From Drawing System to Apparatus
- Jerome Tryon

- 6 days ago
- 1 min read

Perspective, orthographic, and axonometric drawing systems can be understood as frameworks that organize the pictorial space of a drawing. Historically, these frameworks have been materialized as physical apparatuses used as a means to illustrate projective drawing systems, e.g. Albrecht Dürer's woodcut of The Draughtsman of the Lute. In this example, the woodcut simultaneously illustrates and establishes the authority of the drawing method, as the illustration of one point perspective is drawn within a one point perspective. The illustration, the apparatus, and the image all corroborate the validity and accuracy of the drawing system so that their correspondence creates a visual “proof”.
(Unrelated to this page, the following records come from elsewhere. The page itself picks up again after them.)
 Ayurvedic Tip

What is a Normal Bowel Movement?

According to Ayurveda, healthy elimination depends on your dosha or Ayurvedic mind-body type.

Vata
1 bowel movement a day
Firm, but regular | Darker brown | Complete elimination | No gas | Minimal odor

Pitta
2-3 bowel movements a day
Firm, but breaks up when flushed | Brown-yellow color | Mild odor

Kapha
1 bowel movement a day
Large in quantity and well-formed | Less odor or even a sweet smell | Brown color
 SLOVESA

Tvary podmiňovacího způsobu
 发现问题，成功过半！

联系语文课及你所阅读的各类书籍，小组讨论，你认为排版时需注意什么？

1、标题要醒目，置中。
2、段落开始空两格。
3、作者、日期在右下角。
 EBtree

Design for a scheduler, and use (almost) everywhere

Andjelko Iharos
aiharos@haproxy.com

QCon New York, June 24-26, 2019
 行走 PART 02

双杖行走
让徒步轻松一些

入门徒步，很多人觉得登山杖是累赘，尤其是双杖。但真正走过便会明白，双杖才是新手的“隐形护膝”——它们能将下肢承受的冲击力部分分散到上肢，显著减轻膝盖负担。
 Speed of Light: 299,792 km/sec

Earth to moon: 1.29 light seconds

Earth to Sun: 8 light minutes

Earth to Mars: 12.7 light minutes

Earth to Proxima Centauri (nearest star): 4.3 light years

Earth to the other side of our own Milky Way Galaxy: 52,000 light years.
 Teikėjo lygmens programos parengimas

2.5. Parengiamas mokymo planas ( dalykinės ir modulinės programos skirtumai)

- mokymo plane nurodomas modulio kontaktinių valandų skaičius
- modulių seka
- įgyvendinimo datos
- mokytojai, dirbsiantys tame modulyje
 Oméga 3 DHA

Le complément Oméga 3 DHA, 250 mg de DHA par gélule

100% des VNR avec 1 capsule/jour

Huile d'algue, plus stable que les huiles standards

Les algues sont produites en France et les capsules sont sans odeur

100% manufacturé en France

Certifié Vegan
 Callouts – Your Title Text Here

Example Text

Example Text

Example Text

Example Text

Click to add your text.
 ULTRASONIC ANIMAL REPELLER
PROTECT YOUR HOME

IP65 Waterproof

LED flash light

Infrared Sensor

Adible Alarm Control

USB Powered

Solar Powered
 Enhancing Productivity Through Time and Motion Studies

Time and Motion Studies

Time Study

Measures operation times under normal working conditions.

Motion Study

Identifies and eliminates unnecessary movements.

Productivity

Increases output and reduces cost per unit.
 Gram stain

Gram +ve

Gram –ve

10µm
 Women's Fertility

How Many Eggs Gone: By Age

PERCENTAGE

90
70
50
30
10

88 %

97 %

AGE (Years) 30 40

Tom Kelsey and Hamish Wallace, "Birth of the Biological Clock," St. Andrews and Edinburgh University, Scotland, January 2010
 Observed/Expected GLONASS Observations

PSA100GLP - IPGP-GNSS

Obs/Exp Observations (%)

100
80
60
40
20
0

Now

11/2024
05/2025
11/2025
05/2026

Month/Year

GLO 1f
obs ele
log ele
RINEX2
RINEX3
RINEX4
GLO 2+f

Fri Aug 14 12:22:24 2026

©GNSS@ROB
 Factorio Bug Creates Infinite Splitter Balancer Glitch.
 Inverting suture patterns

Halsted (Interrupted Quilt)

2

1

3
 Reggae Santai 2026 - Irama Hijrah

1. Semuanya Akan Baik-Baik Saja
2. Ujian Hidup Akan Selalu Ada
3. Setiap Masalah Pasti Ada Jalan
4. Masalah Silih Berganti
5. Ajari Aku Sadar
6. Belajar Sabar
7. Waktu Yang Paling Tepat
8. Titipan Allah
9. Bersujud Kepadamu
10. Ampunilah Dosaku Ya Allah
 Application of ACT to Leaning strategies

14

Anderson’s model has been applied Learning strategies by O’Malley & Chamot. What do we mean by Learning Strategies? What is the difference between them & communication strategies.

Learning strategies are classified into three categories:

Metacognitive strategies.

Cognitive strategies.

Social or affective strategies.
In my work, my externalization of system into an apparatus is not an act of systematic proof, but instead is a search: a means to bend familiar drawing systems and mechanically place them in corporeal space for experimentation. These steel and wood frameworks become apparatuses that create conditions of discovery. They are ghosts of the rigid mathematical systems of pictorial space that typically lock drawing systems into place, but by their materialization, they allow for types of systematic experimentation, somewhat unique to each apparatus.
The work is ongoing, but this early photograph remains a touchstone. Although clearly a moment in a messy process, the emergence of the idea that an apparatus can be both a means for drawing system alignment and displacement can be seen in the iterative work present in the image.